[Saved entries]
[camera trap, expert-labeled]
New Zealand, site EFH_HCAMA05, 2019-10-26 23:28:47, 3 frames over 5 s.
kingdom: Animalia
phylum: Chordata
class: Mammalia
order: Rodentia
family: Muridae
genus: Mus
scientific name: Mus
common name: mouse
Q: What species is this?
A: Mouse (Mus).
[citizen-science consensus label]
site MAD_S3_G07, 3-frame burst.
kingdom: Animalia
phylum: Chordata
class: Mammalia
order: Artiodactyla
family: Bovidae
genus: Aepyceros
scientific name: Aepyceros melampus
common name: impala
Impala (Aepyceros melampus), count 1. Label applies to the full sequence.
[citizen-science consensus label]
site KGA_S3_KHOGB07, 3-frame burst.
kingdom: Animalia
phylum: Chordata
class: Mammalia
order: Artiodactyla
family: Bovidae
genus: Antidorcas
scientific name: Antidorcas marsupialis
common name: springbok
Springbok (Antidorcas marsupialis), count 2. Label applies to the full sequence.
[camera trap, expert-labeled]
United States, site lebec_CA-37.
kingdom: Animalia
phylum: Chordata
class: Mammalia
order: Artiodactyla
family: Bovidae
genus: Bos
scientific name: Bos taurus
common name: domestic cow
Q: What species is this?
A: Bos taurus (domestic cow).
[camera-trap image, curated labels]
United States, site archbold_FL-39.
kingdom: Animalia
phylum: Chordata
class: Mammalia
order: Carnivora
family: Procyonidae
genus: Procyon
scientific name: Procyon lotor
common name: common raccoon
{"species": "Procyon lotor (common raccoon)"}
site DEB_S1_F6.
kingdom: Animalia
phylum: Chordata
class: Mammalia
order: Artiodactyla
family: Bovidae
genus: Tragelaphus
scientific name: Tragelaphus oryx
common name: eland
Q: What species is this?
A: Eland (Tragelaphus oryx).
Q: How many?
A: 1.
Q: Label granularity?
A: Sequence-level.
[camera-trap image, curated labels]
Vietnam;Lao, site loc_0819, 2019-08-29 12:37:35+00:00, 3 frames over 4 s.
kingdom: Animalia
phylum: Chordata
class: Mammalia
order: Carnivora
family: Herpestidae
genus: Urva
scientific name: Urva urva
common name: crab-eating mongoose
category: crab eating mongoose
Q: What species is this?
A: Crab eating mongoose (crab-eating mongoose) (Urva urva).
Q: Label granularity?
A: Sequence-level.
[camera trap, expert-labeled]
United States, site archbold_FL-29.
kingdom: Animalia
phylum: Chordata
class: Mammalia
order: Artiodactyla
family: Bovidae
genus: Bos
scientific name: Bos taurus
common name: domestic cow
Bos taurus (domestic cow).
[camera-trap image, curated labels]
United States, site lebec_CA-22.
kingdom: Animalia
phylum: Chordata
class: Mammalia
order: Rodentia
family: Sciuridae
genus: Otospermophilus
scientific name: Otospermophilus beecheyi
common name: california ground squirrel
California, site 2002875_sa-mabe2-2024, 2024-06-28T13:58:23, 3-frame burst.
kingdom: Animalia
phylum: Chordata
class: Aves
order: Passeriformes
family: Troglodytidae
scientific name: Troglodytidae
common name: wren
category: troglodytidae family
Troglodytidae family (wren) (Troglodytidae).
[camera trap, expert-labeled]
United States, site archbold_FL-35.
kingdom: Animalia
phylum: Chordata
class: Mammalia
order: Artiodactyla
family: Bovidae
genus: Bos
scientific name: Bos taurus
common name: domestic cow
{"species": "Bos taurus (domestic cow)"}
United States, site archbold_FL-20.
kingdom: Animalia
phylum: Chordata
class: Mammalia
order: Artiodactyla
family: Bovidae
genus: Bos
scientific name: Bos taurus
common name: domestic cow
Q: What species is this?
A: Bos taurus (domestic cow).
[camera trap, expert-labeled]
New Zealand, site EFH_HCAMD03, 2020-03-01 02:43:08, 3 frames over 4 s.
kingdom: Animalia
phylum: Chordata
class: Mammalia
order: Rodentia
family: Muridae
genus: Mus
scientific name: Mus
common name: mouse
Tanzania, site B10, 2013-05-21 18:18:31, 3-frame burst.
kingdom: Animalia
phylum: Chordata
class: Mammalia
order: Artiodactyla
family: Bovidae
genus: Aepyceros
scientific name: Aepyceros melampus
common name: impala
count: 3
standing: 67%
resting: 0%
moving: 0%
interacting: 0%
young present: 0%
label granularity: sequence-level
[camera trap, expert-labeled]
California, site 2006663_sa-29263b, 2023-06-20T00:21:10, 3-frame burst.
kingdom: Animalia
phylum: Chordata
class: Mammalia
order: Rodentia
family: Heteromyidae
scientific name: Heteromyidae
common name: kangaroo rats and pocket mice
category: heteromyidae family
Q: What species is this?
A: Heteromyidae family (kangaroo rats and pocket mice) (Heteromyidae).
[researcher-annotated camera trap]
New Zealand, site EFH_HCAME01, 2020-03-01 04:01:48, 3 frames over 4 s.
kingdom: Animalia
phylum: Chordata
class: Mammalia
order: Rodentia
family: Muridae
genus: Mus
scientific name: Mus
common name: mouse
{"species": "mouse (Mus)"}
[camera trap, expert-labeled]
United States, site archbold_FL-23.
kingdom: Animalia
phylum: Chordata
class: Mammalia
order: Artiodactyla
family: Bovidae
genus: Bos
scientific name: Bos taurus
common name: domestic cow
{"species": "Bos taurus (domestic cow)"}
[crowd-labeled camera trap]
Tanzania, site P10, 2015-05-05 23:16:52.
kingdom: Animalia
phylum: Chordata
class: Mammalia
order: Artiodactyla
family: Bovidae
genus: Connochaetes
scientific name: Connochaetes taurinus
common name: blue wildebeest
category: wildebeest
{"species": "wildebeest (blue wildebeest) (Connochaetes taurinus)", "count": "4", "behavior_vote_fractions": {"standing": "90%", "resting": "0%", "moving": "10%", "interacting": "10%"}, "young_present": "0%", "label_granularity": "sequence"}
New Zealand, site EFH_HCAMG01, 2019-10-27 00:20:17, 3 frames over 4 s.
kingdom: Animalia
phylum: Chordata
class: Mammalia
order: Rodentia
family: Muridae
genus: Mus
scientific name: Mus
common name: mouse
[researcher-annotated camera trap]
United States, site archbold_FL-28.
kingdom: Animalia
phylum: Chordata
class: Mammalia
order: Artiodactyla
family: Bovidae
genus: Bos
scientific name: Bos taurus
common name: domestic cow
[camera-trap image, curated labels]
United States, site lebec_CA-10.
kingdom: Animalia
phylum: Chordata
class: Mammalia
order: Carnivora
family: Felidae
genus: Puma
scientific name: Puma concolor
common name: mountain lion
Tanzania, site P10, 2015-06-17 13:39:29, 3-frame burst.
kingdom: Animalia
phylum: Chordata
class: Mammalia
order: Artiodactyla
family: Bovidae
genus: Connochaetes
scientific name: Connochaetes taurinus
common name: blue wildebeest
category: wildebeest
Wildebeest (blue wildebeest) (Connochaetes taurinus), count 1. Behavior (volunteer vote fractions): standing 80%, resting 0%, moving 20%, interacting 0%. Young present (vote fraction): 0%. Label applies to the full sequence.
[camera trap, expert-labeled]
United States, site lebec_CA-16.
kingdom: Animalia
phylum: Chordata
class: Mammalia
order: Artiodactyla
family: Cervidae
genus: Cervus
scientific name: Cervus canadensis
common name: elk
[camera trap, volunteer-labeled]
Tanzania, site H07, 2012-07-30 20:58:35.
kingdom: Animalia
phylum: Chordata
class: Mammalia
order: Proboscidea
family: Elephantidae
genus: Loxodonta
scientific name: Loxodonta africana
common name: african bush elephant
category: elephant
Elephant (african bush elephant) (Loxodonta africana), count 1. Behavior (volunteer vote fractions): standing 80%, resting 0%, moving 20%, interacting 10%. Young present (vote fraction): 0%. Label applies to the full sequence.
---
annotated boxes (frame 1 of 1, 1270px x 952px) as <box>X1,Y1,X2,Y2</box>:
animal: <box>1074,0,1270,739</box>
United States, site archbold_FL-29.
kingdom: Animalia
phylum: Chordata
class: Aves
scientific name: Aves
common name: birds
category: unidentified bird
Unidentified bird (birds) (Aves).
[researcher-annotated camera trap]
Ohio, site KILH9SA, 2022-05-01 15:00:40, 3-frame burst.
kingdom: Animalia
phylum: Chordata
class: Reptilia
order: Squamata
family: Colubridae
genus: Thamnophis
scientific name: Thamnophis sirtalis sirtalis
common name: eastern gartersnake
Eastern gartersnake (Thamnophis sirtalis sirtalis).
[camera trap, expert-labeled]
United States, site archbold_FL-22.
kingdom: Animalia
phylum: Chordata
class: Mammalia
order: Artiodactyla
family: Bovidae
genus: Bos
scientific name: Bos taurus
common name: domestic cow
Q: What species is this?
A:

GOAL OF THE EXERCISE
The records are given above. Copy each line in them that holds "States".

TASK SOLUTION
United States, site lebec_CA-37.
United States, site archbold_FL-39.
United States, site archbold_FL-29.
United States, site lebec_CA-22.
United States, site archbold_FL-35.
United States, site archbold_FL-20.
United States, site archbold_FL-23.
United States, site archbold_FL-28.
United States, site lebec_CA-10.
United States, site lebec_CA-16.
United States, site archbold_FL-29.
United States, site archbold_FL-22.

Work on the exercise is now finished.